If I translate the images correctly, $T$ is defined to be the set of all full binary trees. A full binary tree is either:
a single vertex, $\bullet$
a graph formed by taking two full binary trees, adding a vertex, and adding an edge directed from the new vertex to the root of each binary tree.
Then $T \cong \{ \bullet \} \sqcup (T \times T)$. Thus $$|T| = 1 + |T|^2.$$ (Note: I think the last equation also holds if we defined $T$ to be the set of all (not necessarily full, and possibly empty) binary trees since then $T \cong \{\emptyset\} \sqcup (T \times T)$.)
Forgetting what $|T|$ stands for, we could solve the above equation for $|T|$ and find that $|T|=e^{\pm i\pi/3}$. Hence $|T|^7 = |T|$. This suggests that $T^7 \cong T$. Tom Leinster writes "This really is true!". Why is that?
The paper Seven Trees in One exhibits a "very explicit bijection" $T^7\cong T$. It is perhaps a bit cumbersome because it requires separating into five cases based on how the seven trees look in the first four levels of depth. A proof is present too. Disclaimer: I haven't read it.

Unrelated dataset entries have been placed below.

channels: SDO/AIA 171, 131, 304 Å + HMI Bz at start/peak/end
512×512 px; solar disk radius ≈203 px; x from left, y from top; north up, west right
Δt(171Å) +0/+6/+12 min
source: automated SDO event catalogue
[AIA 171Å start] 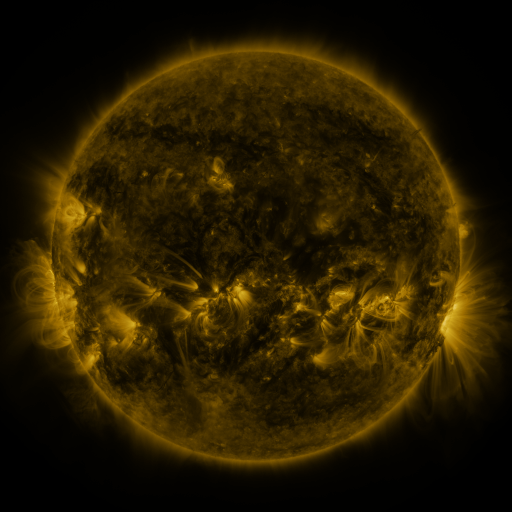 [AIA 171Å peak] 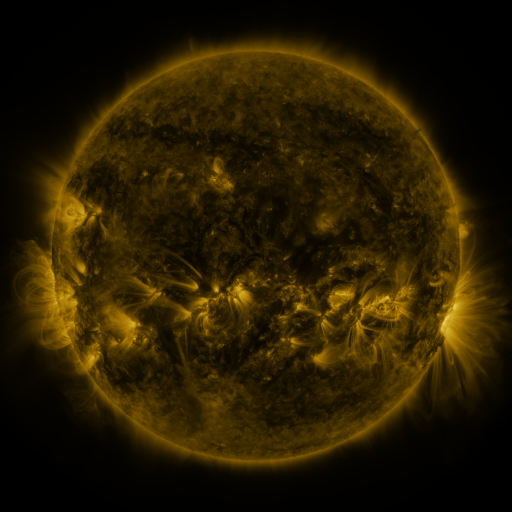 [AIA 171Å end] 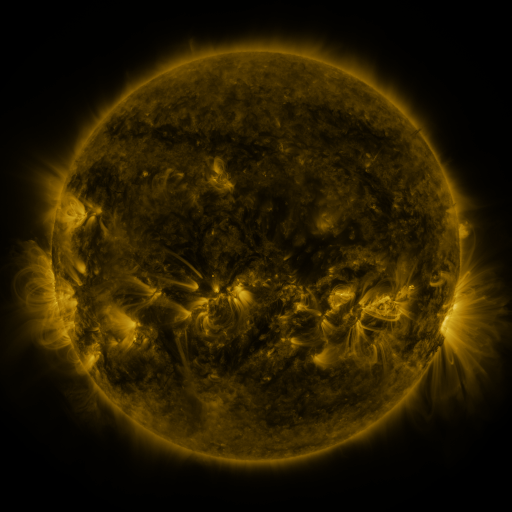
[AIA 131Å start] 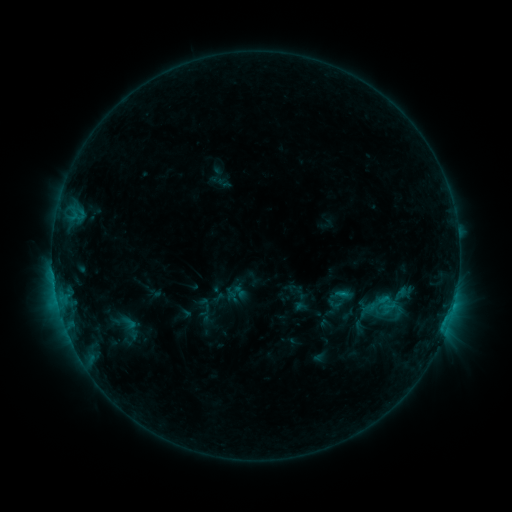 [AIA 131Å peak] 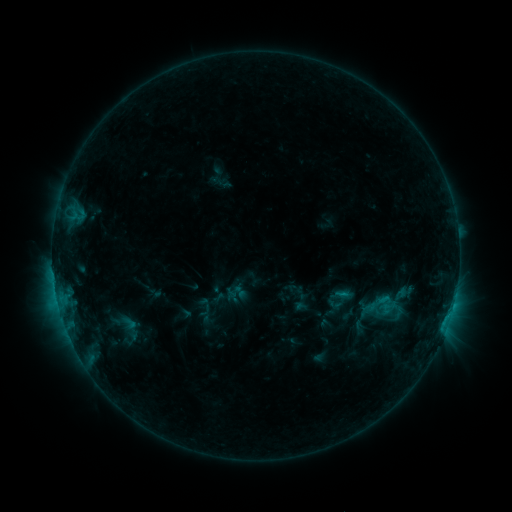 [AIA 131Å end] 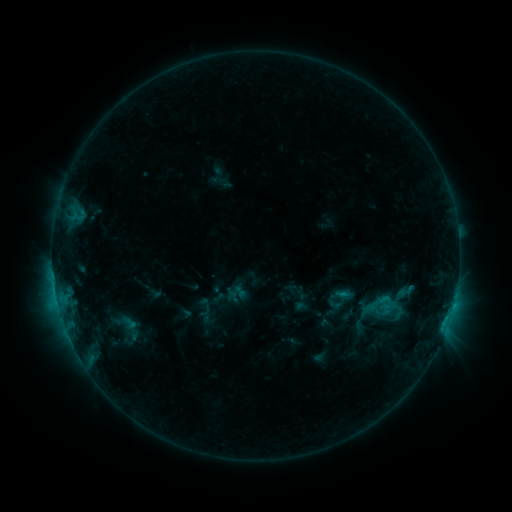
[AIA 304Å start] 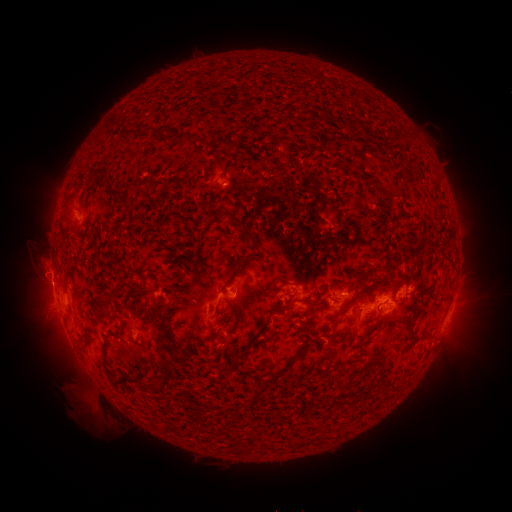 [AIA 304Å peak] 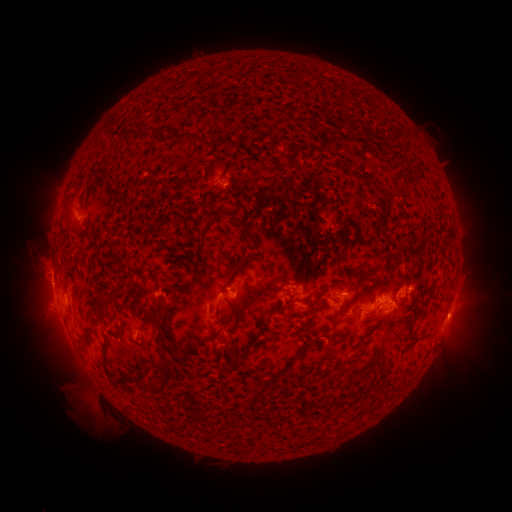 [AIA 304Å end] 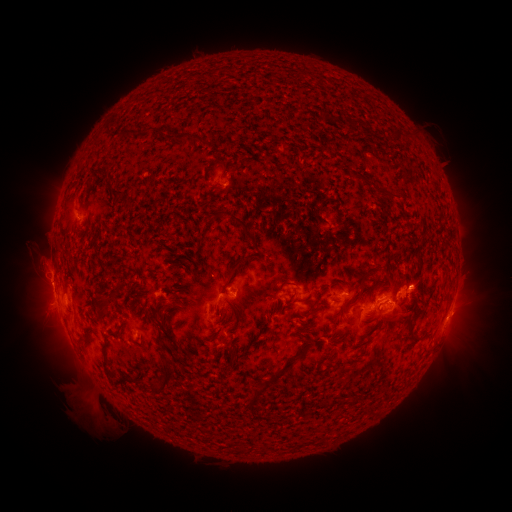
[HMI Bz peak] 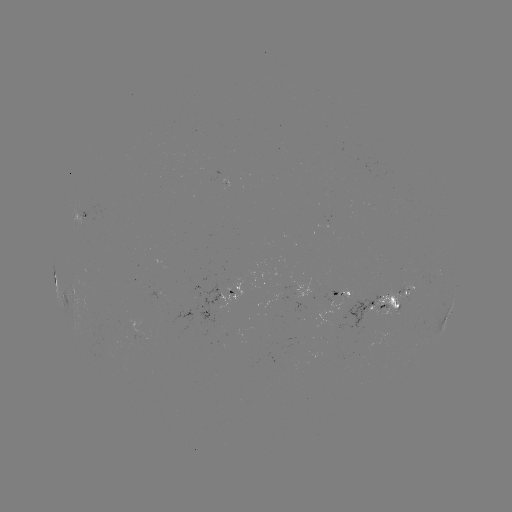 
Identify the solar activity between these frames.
eruption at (461, 314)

Another paper Objects of Categories as Complex Numbers discusses the relationship between algebra (in particular, manipulating elements of polynomial semirings modulo relations) and natural isomorphisms. Indeed, if we consider an initial set of relations satisfied by an object to be a class of prototypical isomorphisms, then we can "do algebra" utilizing the relations and translate that into a sequence of isomorphisms. For example the authors write that one can do
$$\begin{array}{ll} T & \cong 1+T^2 \\ & \cong 1+T+T^3 \\ & \cong 1+T+T^2+T^4 \\ & \cong 2T+T^4 \\ & \cdots \\ & \cong T^7 \end{array} $$
with $18$ isomorphisms in total. (This is not the bijection exhibited in 7 trees in 1.)